[ClusterLabs] controlling cluster behavior on startup
Walker, Chris
christopher.walker at hpe.com
Tue Jan 30 08:20:53 EST 2024
>>> However, now it seems to wait that amount of time before it elects a
>>> DC, even when quorum is acquired earlier. In my log snippet below,
>>> with dc-deadtime 300s,
>>
>> The dc-deadtime is not waiting for quorum, but for another DC to show
>> up. If all nodes show up, it can proceed, but otherwise it has to wait.
> I believe all the nodes showed up by 14:17:04, but it still waited until 14:19:26 to elect a DC:
> Jan 29 14:14:25 gopher12 pacemaker-controld [123697] (peer_update_callback) info: Cluster node gopher12 is now membe (was in unknown state)
> Jan 29 14:17:04 gopher12 pacemaker-controld [123697] (peer_update_callback) info: Cluster node gopher11 is now membe (was in unknown state)
> Jan 29 14:17:04 gopher12 pacemaker-controld [123697] (quorum_notification_cb) notice: Quorum acquired | membership=54 members=2
> Jan 29 14:19:26 gopher12 pacemaker-controld [123697] (do_log) info: Input I_ELECTION_DC received in state S_ELECTION from election_win_cb
> This is a cluster with 2 nodes, gopher11 and gopher12.
This is our experience with dc-deadtime too: even if both nodes in the cluster show up, dc-deadtime must elapse before the cluster starts. This was discussed on this list a while back (https://www.mail-archive.com/users@clusterlabs.org/msg03897.html) and an RFE came out of it (https://bugs.clusterlabs.org/show_bug.cgi?id=5310).

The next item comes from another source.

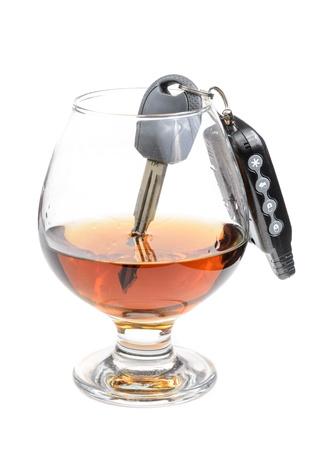 Glas Alkohol und Autoschlüssel. Foto isoliert auf weißem Hintergrund Standard-Bild - 17307881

I’ve worked around this by having an ExecStartPre directive for Corosync that does essentially:
while ! systemctl -H ${peer} is-active corosync; do sleep 5; done
With this in place, the nodes wait for each other before starting Corosync and Pacemaker. We can then use the default 20s dc-deadtime so that the DC election happens quickly once both nodes are up.
Thanks,
Chris
From: Users <users-bounces at clusterlabs.org> on behalf of Faaland, Olaf P. via Users <users at clusterlabs.org>
Date: Monday, January 29, 2024 at 7:46 PM
To: Ken Gaillot <kgaillot at redhat.com>, Cluster Labs - All topics related to open-source clustering welcomed <users at clusterlabs.org>
Cc: Faaland, Olaf P. <faaland1 at llnl.gov>
Subject: Re: [ClusterLabs] controlling cluster behavior on startup
>> However, now it seems to wait that amount of time before it elects a
>> DC, even when quorum is acquired earlier. In my log snippet below,
>> with dc-deadtime 300s,
>
> The dc-deadtime is not waiting for quorum, but for another DC to show
> up. If all nodes show up, it can proceed, but otherwise it has to wait.

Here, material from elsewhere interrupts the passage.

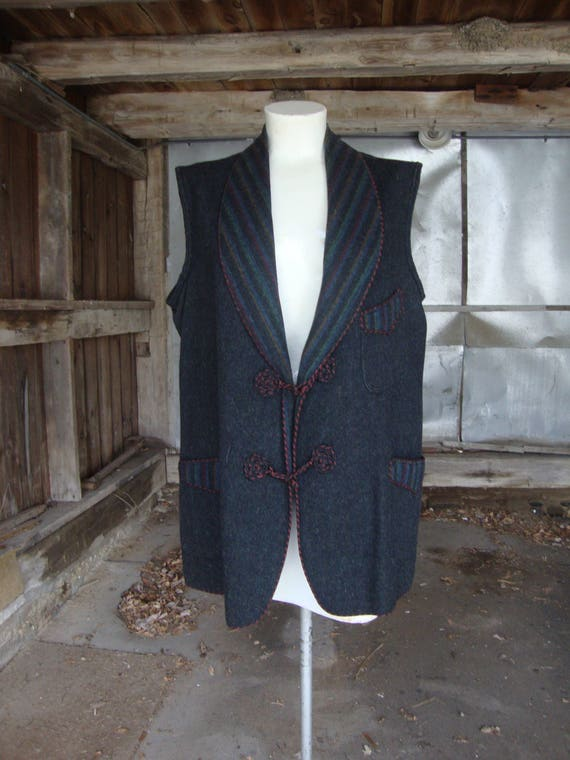 Vintage Antique Wool Shawl Collar Vest * Circa 191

I believe all the nodes showed up by 14:17:04, but it still waited until 14:19:26 to elect a DC:
Jan 29 14:14:25 gopher12 pacemaker-controld [123697] (peer_update_callback) info: Cluster node gopher12 is now membe (was in unknown state)

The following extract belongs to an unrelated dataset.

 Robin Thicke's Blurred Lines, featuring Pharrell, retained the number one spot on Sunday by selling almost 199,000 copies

Jan 29 14:17:04 gopher12 pacemaker-controld [123697] (peer_update_callback) info: Cluster node gopher11 is now membe (was in unknown state)
Jan 29 14:17:04 gopher12 pacemaker-controld [123697] (quorum_notification_cb) notice: Quorum acquired | membership=54 members=2
Jan 29 14:19:26 gopher12 pacemaker-controld [123697] (do_log) info: Input I_ELECTION_DC received in state S_ELECTION from election_win_cb
This is a cluster with 2 nodes, gopher11 and gopher12.
Am I misreading that?
thanks,
Olaf
________________________________________
From: Ken Gaillot <kgaillot at redhat.com>
Sent: Monday, January 29, 2024 3:49 PM
To: Faaland, Olaf P.; Cluster Labs - All topics related to open-source clustering welcomed
Subject: Re: [ClusterLabs] controlling cluster behavior on startup
On Mon, 2024-01-29 at 22:48 +0000, Faaland, Olaf P. wrote:
> Thank you, Ken.
>
> I changed my configuration management system to put an initial
> cib.xml into /var/lib/pacemaker/cib/, which sets all the property
> values I was setting via pcs commands, including dc-deadtime. I
> removed those "pcs property set" commands from the ones that are run
> at startup time.
>
> That worked in the sense that after Pacemaker start, the node waits
> my newly specified dc-deadtime of 300s before giving up on the
> partner node and fencing it, if the partner never appears as a
> member.
>
> However, now it seems to wait that amount of time before it elects a
> DC, even when quorum is acquired earlier. In my log snippet below,
> with dc-deadtime 300s,
The dc-deadtime is not waiting for quorum, but for another DC to show
up. If all nodes show up, it can proceed, but otherwise it has to wait.
>
> 14:14:24 Pacemaker starts on gopher12
> 14:17:04 quorum is acquired
> 14:19:26 Election Trigger just popped (start time + dc-deadtime
> seconds)
> 14:19:26 gopher12 wins the election
>
> Is there other configuration that needs to be present in the cib at
> startup time?
>
> thanks,
> Olaf
>
> === log extract using new system of installing partial cib.xml before
> startup
> Jan 29 14:14:24 gopher12 pacemakerd [123690]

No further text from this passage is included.